Sunday, 25 June 2023

'Stepmother Hedge-trimmer' by Emily Macdonald

I carry the hedge-trimmer with its safety sheath on. I’m longing to expose the biting teeth, to hear the grinding whinge and split, cracking the tender bones, the expectant shoots.  

 I skate the blade, slicing eager leafy twigs, annoyed by their thrusting growth. I want a level, closely cropped hedge. 

My husband expects me to mother his two children. To step in, filling the gap where their mother once was. I have no children of my own and step is too small a word to justify the leap, the jump, the pole-vaulting flight.

The children titter, with hands held over their mouths. They mither and needle. I tell them to sit on the step, keep well away while I’m busy with dangerous tools.

Sometimes I long to put them away in the attic along with the other detritus of life. Tucked out of sight, pushed up the retractable stairs into the dark, not seen and not heard.   

Instead of the attic, later I will take them for a walk in the woods. We’ll pick berries and nuts, feed crumbs to the ducks on the pond. We might hear the woodpecker knocking its beak, an axe in the tree.

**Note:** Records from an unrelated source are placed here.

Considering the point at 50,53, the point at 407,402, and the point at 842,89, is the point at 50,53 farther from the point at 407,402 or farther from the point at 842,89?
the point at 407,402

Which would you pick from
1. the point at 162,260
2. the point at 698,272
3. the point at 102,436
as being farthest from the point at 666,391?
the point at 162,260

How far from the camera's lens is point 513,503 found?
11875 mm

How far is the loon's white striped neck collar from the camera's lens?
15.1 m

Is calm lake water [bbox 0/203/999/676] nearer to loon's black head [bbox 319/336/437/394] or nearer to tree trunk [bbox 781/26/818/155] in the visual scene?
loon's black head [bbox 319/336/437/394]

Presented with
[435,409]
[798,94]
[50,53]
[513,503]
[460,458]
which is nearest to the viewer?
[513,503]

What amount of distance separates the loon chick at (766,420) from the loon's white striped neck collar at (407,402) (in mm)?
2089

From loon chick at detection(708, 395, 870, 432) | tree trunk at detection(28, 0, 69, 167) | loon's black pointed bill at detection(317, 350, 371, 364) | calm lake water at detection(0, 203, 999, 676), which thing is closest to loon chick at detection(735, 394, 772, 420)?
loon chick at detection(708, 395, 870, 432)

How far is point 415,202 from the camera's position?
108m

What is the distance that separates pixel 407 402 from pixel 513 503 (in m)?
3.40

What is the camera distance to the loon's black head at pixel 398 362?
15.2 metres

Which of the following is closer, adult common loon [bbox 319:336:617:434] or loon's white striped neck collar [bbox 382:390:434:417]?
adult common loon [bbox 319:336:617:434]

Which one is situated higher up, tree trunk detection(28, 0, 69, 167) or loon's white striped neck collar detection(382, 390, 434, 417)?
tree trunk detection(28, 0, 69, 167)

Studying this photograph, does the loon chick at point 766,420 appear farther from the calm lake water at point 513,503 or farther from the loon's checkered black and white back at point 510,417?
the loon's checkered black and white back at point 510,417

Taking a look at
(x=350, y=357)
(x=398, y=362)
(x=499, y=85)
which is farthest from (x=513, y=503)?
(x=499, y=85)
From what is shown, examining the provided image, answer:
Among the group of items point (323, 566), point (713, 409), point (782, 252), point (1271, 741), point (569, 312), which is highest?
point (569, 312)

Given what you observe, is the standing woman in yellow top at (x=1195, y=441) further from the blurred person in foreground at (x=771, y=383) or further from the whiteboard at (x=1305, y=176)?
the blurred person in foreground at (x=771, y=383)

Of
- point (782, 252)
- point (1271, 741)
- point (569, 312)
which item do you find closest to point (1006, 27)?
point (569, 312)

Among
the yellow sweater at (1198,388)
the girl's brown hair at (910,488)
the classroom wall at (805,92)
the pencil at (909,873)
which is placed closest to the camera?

I’ll secrete sweets in my pockets. Lollipops they must eat without running in case of a fall and the stick jams, stuck tight, in their small throats.  

I strim errant fronds into uniform shape. I climb the ladder, stretch for a rogue shoot. I cry out in the moment of wobble under my feet. Before I fall and let go, I give prayerful thanks for the safety device, silencing the grinding, tidying teeth.

 The children rush towards me. They fuss, fluster and shout. They clutch me as if they don’t want to let go, and I wonder. I wonder, was I pushed?